*抜粋箇所*
================

ウガンダ・ルワンダ マウンテンゴリラ&ゴールデンモンキートレッキング」のツアーでは、間近に野生のマウンテンゴリラを観察できるトレッキングにご案内いたします。

標高2,000m前後の高地にあり、アフリカ原生林の姿を留めているウガンダのブウィンディ原生国立公園。1994年に世界自然遺産に登録されたこの公園では、360頭ほどのマウンテンゴリラが生息しています。

 

マウンテンゴリラとは

 

世界でウガンダ、ルワンダ、コンゴ民主共和国の3ヶ国の国境に広がるアルバータイン地溝帯にのみ生息しており、体は西アフリカなどに生息するローランドゴリラより大きく、長い毛を持ちます。雄の成獣は背中の毛が白くなるためシルバーバックと呼ばれ、身長170cm前後、体重は250kgを越えます。

 

一時、乱獲によって絶滅の危機に瀕していたマウンテンゴリラですが、20 世紀中頃から科学的な研究が進められるようになり、保護運動が開始されました。現在では、密猟者から守るためにレンジャーやトラッカーが一日中ゴリラを観察しています。そのおかげで、今では600 頭あまりのマウンテンゴリラが確認されるまでに回復してきました。

 

ゴリラが人に慣れるまで

ゴリラトラッキングが開始されるまでには、公園側で長い準備期間があります。まず、人間が近づいてもストレスにならないよう、ゴリラの「ハビチュエーション」(人に慣れさせること)を行わなくてはなりません。レンジャーが、初めは200m くらい離れたところから観察を始めて、だんだん距離を縮めていくそうです。もし近づきすぎて威嚇してきたりした場合はもう少し距離を置いて様子を見ます。

 

こうして徐々に接近していって、ゴリラがそのレンジャーに馴れるのに約6 ヶ月かかります。そこから不特定多数の観光客が覗きに来ても大丈夫になるまでには、さらに6~12 ヶ月かかります。ブウィンディ原生国立公園では設立の1991 年からハビチュエーションを開始し、1993 年からゴリラトラッキングが行われるようになりました。

 

マウンテンゴリラトレッキング・レポート

 

トレッキングの日、早朝まだ暗い時間に起きて朝食を取り、車でロッジからブウィンディ原生国立公園のブリーフィングポイントへ向かいました。しばらく待っていると、続々と欧米からの観光客がやってきて、最終的に50人ほどになりました。

ゴリラトレッキングのブリーフィングポイント

 

まずレンジャーから国立公園の概要やゴリラの数、トレッキング時のルールなどの説明を受け、その後各8人ずつのグループに分かれ、どのゴリラのファミリーに出会いに行くかが決まります。今回、我々は”MISHAYA”(ミシャヤ)というファミリーに出会いにいくことになりました。

================

*提供資料*
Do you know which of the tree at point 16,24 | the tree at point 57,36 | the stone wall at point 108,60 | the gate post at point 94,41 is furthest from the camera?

================

*課題の目的*
マウンテンゴリラについての抜粋から、「マウンテンゴリラトレッキング・レポート」から「会いにいくことになりました。」までの部分を、両端を含めて一字一句そのまま書き出してください。

*最終結果*
マウンテンゴリラトレッキング・レポート

 

トレッキングの日、早朝まだ暗い時間に起きて朝食を取り、車でロッジからブウィンディ原生国立公園のブリーフィングポイントへ向かいました。しばらく待っていると、続々と欧米からの観光客がやってきて、最終的に50人ほどになりました。

ゴリラトレッキングのブリーフィングポイント

 

まずレンジャーから国立公園の概要やゴリラの数、トレッキング時のルールなどの説明を受け、その後各8人ずつのグループに分かれ、どのゴリラのファミリーに出会いに行くかが決まります。今回、我々は”MISHAYA”(ミシャヤ)というファミリーに出会いにいくことになりました。